** What is expected **
The copy should hold exactly the lines below from the one that contains "TVIA: TVIA setup" through the one that contains "GEOMETRI Lågstadiet: symmetri" and nothing else, so no pictures.

[Short text fragments from websites]
----
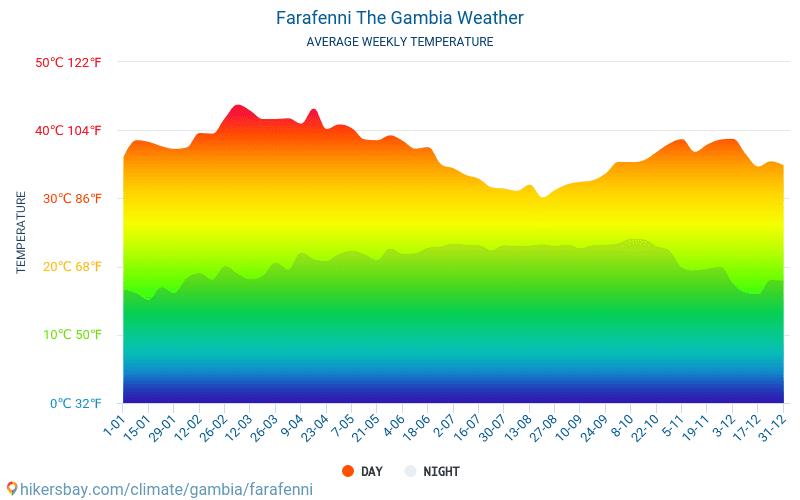 Farafenni - Ortalama aylık sıcaklık ve hava durumu 2015 - 2021 Yıl boyunca ortalama sıcaklık Farafenni içinde. Ortalama hava Farafenni, Gambiya içinde. hikersbay.com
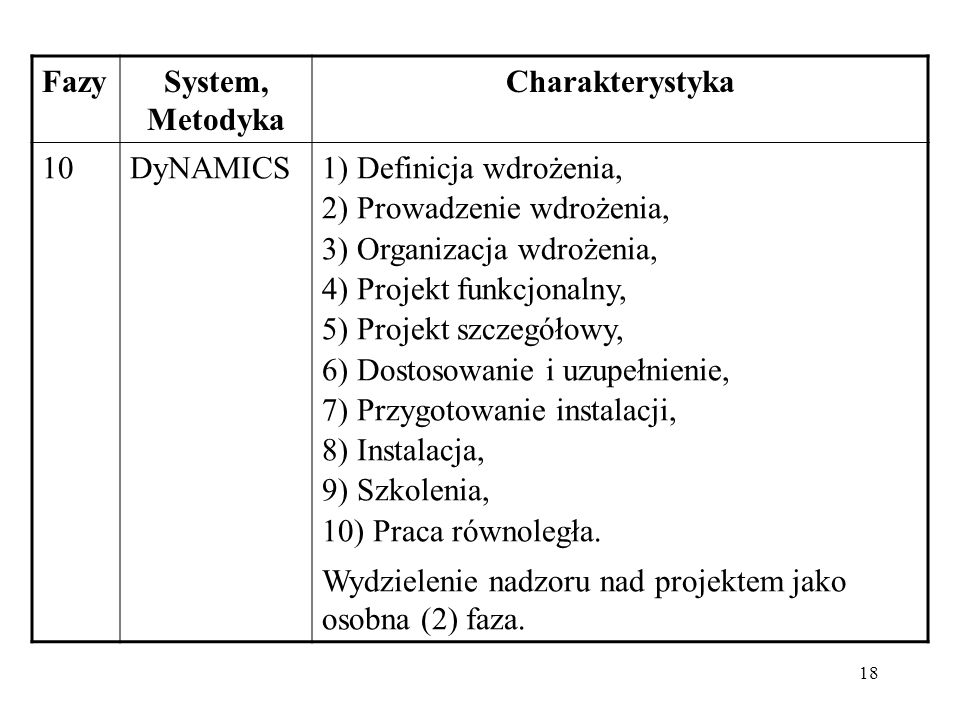 Fazy System, Metodyka. Charakterystyka. 10. DyNAMICS. 1) Definicja wdrożenia, 2) Prowadzenie wdrożenia,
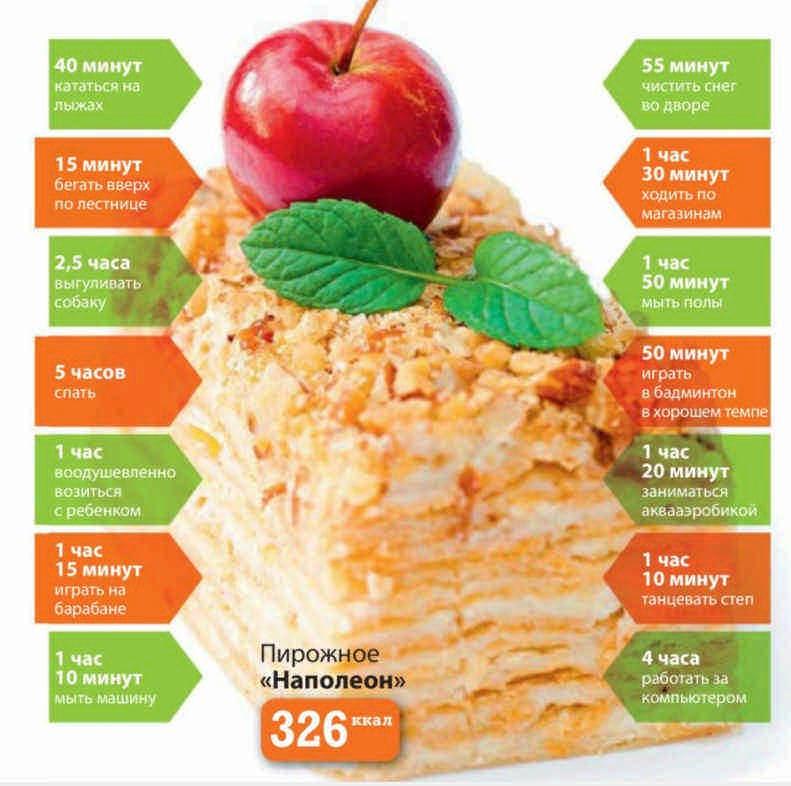 как сжечь калории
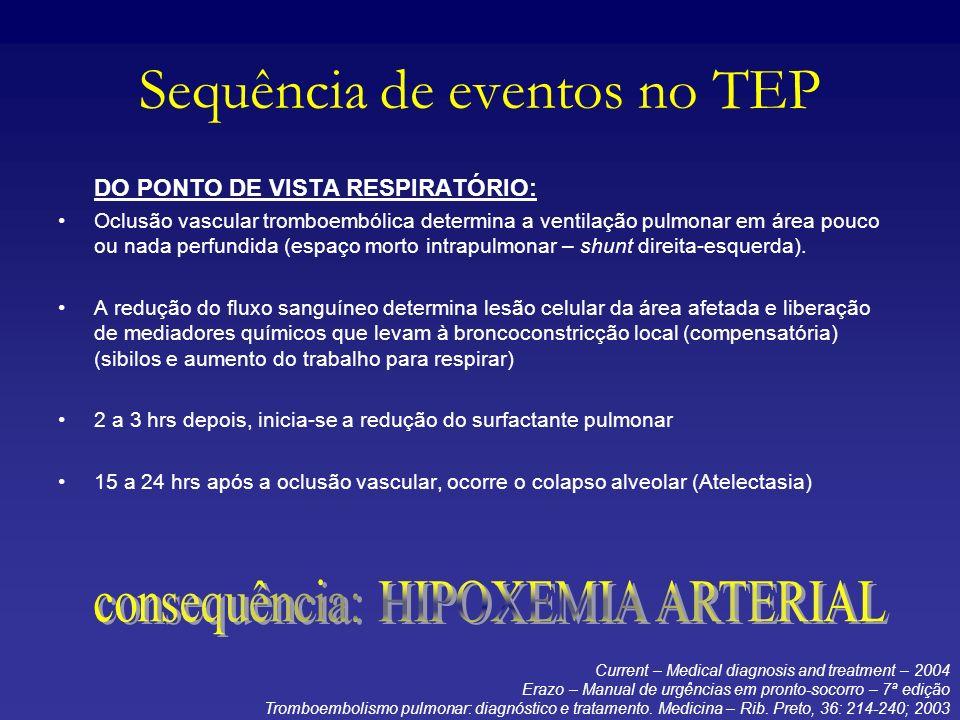 Prevenção A possibilidade de profilaxia da TVP é extremamente atrativa.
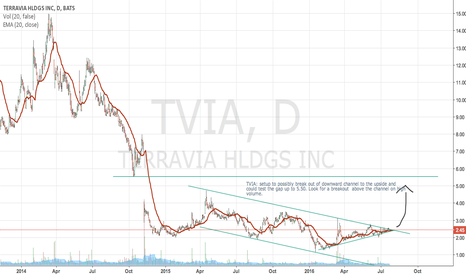 TVIA: TVIA setup to possibly break out of downward channel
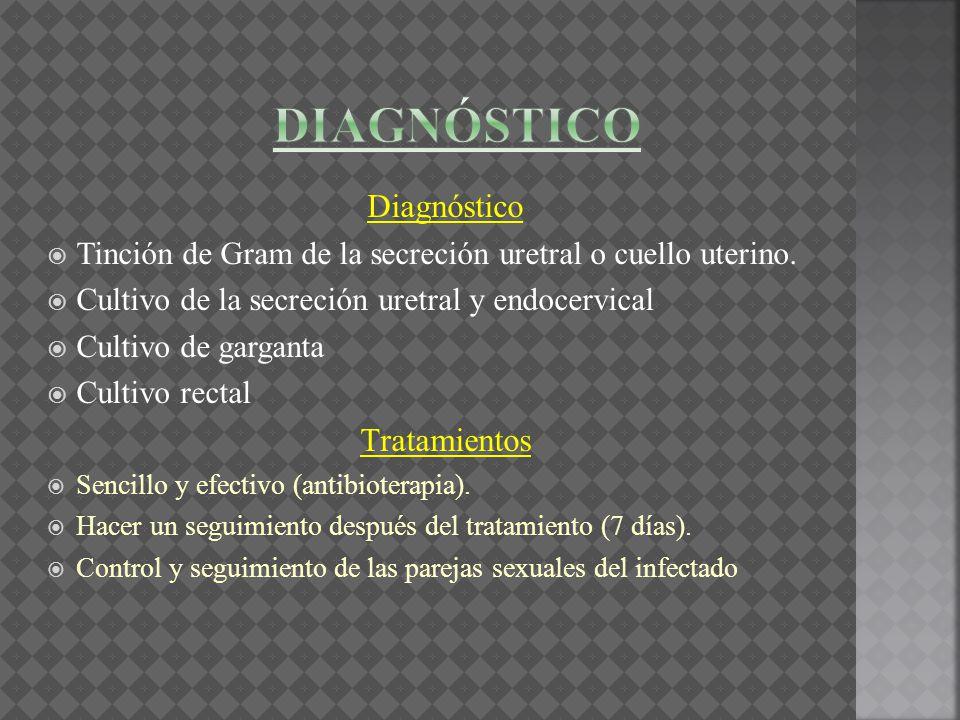 Diagnóstico Tinción de Gram de la secreción uretral o cuello uterino. Cultivo de la secreción uretral y endocervical Cultivo de garganta Cultivo recta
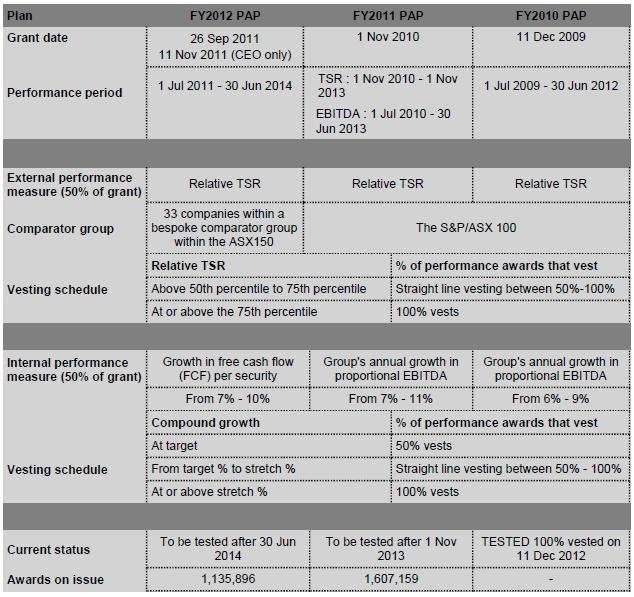Transurban LTI plan summary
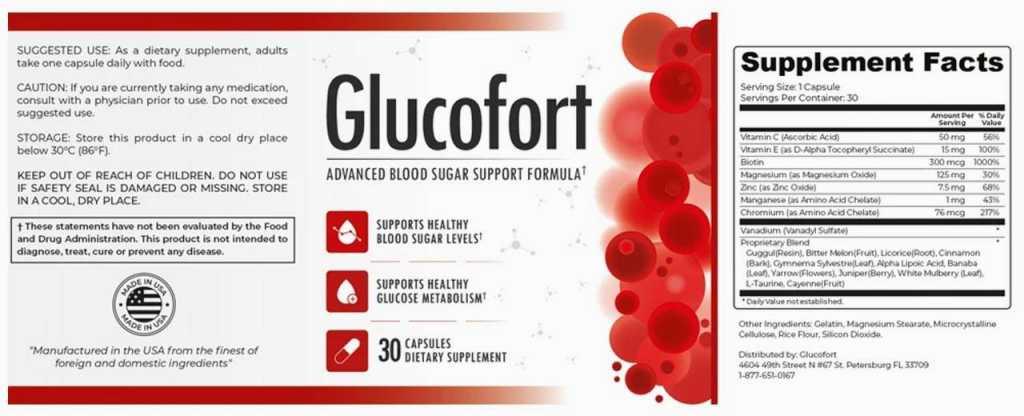 Glucofort Supplement Facts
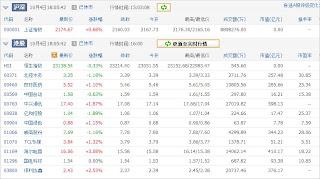 中国株コバンザメ投資ウォッチ銘柄watch20131004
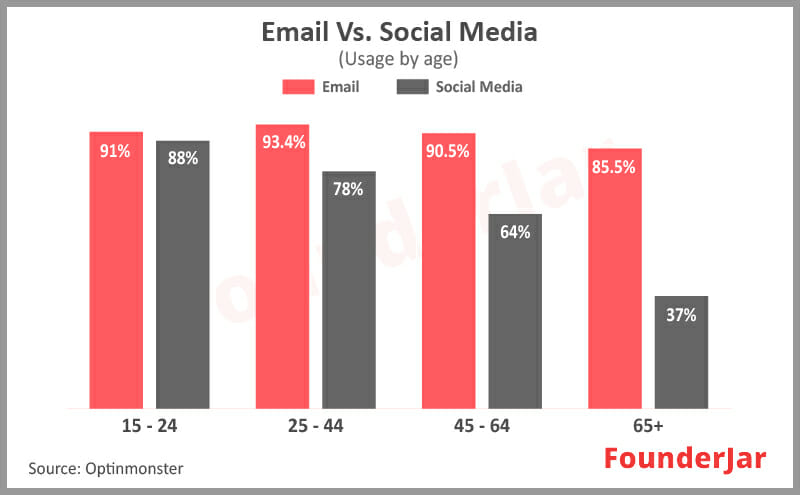 Email vs Social media usage by Age segment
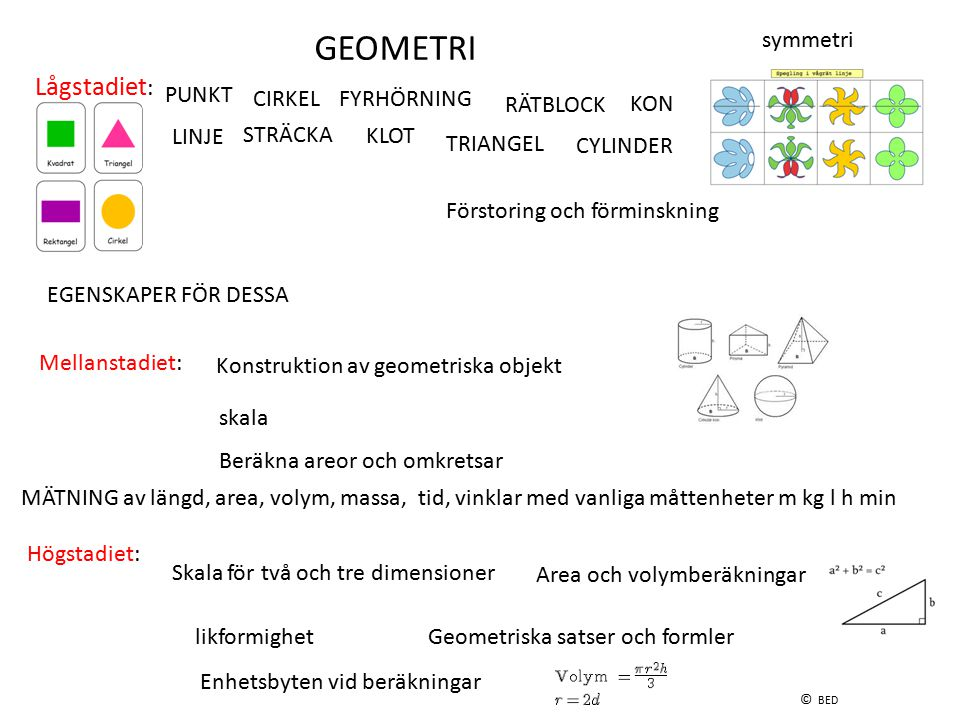 GEOMETRI Lågstadiet: symmetri PUNKT CIRKEL FYRHÖRNING RÄTBLOCK KON
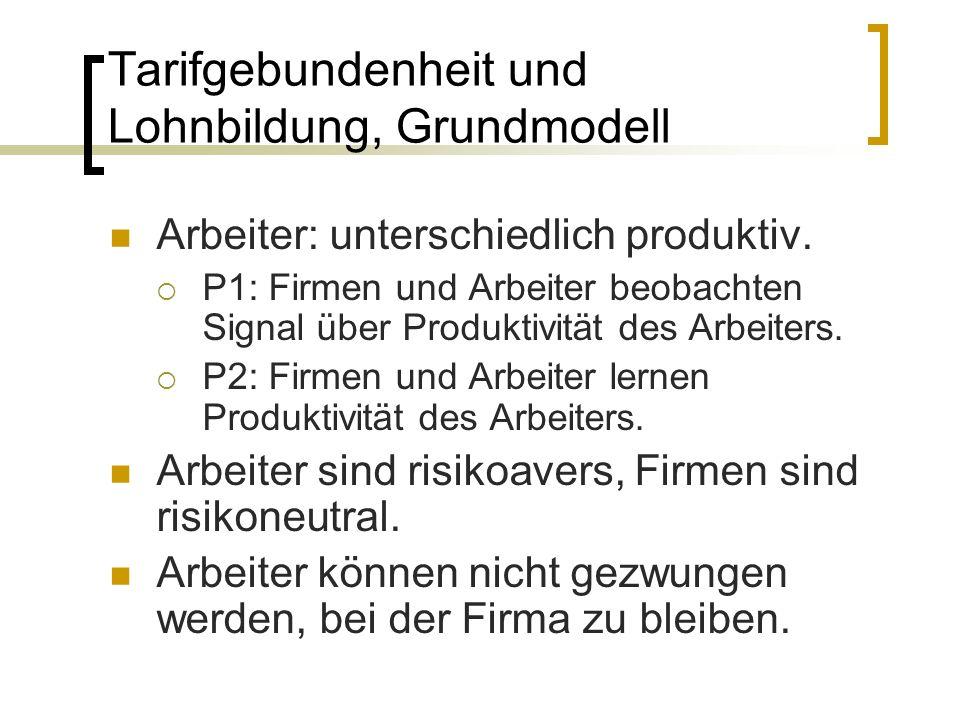 Tarifgebundenheit und Lohnbildung Grundmodell Ex ante: Firmen garantieren allen Arbeitern einen Mindestlohn in P2.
----
** Your response **
 TVIA: TVIA setup to possibly break out of downward channel
 Diagnóstico Tinción de Gram de la secreción uretral o cuello uterino. Cultivo de la secreción uretral y endocervical Cultivo de garganta Cultivo recta
Transurban LTI plan summary
 Glucofort Supplement Facts
 中国株コバンザメ投資ウォッチ銘柄watch20131004
 Email vs Social media usage by Age segment
 GEOMETRI Lågstadiet: symmetri PUNKT CIRKEL FYRHÖRNING RÄTBLOCK KON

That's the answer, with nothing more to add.